──────── BRANO ESTRATTO

La crisi non risparmia il gigante dell’eolico, la danese Vestas, un gruppo internazionale che nel 2010 aveva raggiunto un utile di 187 milioni di euro. Dallo scorso ottobre Vestas ha dovuto correggere, al ribasso, gli obiettivi poichè nel terzo trimestre ha visto perdite nette per 60 milioni di euro, abbandonando così gli ambiziosi target fissati al 2015: un fatturato di 15 miliardi di euro e un margine ebit pari al 15%.

La riduzione del personale, annunciata per il 10% dell’attuale forza lavoro, riguarderà soprattutto le figure amministrative che segue al drastico piano di ristrutturazione già avviato un anno fa e che aveva visto la chiusura di 5 stabilimenti produttivi e il licenziamento di 3000 persone. Ad oggi 2335 sono i posti di lavoro che Vestas taglierà nei prossimi mesi e, se il Governo statunitenese non rinnoverà le sovvenzioni sulla produzione, in scadenza a fine 2012, potrebbe procedere con un ulteriore taglio di 1600 persone anche negli USA.

La ristrutturazione coinvolgerà soprattutto l’Europa e 1740 persone, con il licenziamento di 1300 addetti in Danimarca e 449 in Germania, Italia  e Svezia, per arrivare a ridurre le spese di 150 milioni di euro l’anno, dalla fine del 2012.

────────────────
──────── DATI GREZZI

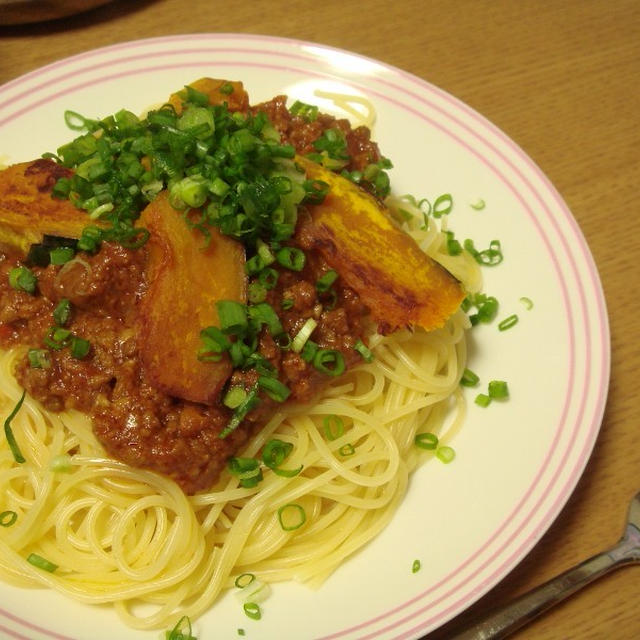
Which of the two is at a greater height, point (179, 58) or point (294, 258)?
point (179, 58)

────────────────
──────── DATI GREZZI

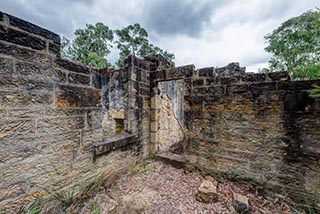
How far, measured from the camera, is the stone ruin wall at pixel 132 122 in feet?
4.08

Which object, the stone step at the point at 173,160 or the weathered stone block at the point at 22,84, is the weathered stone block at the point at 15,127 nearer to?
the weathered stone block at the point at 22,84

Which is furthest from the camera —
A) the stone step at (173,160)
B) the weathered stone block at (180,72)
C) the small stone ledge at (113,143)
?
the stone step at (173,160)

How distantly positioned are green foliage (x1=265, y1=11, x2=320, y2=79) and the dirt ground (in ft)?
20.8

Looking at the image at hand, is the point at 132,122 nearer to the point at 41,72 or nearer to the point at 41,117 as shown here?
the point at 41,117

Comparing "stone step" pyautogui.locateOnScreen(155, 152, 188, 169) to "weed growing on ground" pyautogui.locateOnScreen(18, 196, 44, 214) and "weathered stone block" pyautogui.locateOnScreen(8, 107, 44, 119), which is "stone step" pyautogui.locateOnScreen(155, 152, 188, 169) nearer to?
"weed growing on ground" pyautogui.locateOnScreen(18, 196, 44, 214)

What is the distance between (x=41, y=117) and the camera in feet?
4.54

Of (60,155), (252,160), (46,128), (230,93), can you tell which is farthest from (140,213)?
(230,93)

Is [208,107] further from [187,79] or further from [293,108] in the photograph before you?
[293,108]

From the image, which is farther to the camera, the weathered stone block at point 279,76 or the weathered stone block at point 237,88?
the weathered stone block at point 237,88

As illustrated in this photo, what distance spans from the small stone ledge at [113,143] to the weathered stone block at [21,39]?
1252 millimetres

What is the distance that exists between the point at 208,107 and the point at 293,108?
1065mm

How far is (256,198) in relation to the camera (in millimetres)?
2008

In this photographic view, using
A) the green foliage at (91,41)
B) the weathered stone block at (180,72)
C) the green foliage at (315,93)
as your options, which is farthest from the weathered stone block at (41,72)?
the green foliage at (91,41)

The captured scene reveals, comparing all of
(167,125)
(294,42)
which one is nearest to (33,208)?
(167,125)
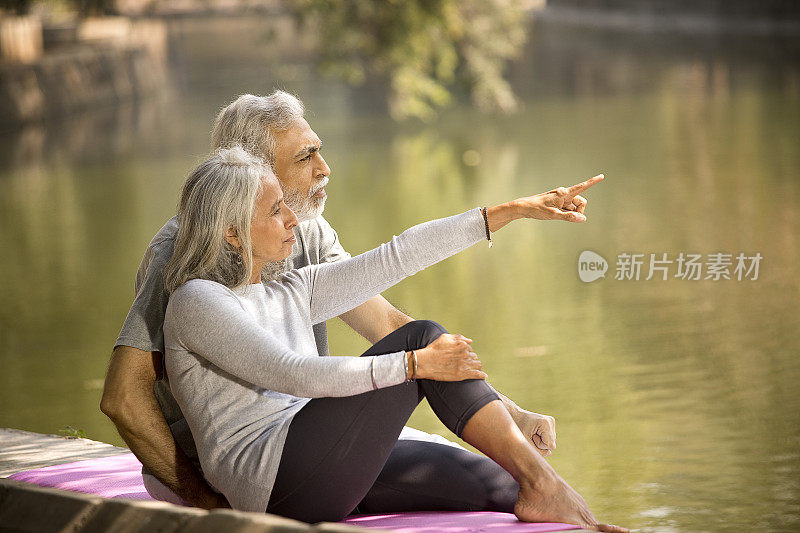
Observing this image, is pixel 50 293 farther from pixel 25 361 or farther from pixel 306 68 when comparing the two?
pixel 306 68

────────────────

ATTIVITÀ DA SVOLGERE:
1. Riproduci il brano su Vestas parola per parola, partendo da "La crisi non" e terminando con "pari al 15%.".
2. Secondo il brano su Vestas, quanti addetti verranno licenziati in Danimarca?
3. Prosegui il brano sulla ristrutturazione di Vestas a partire dal punto in cui si interrompe.
L'elenco non è necessario per svolgere il lavoro.

RISPOSTE FORNITE:
1.
La crisi non risparmia il gigante dell’eolico, la danese Vestas, un gruppo internazionale che nel 2010 aveva raggiunto un utile di 187 milioni di euro. Dallo scorso ottobre Vestas ha dovuto correggere, al ribasso, gli obiettivi poichè nel terzo trimestre ha visto perdite nette per 60 milioni di euro, abbandonando così gli ambiziosi target fissati al 2015: un fatturato di 15 miliardi di euro e un margine ebit pari al 15%.

2. In Danimarca verranno licenziati 1300 addetti.

3.
Vestas in Italia è presente a Taranto dal 1998, con un organico di oltre 700 persone. Oltre a occuparsi del mercato italiano, il Service & Maintenance Centre di Vestas Italia segue i parchi eolici situati nell’ambito di un’area di mercato che comprende vari paesi del nord Africa e sud dei Balcani tra cui Albania, Egitto, Libia, Giordania. A Taranto hanno sede i due stabilimenti produttivi di pale e generatori e il centro di sorveglianza incaricato di monitorare più di 1800 turbine in diversi parchi eolici pari a 1.817 MW di potenza installata.

Tra le conseguenze della crisi, come già per altri comparti produttivi delle rinnovabili, il crollo dei prezzi e l’offensiva asiatica. A peggiorare la situazione anche la difficoltà dell’azienda danese di rinnovare la gamma di prodotti di fronte a colossi cinesi come Sinovel Wind e Xinjiang Goldwind Science & Technology.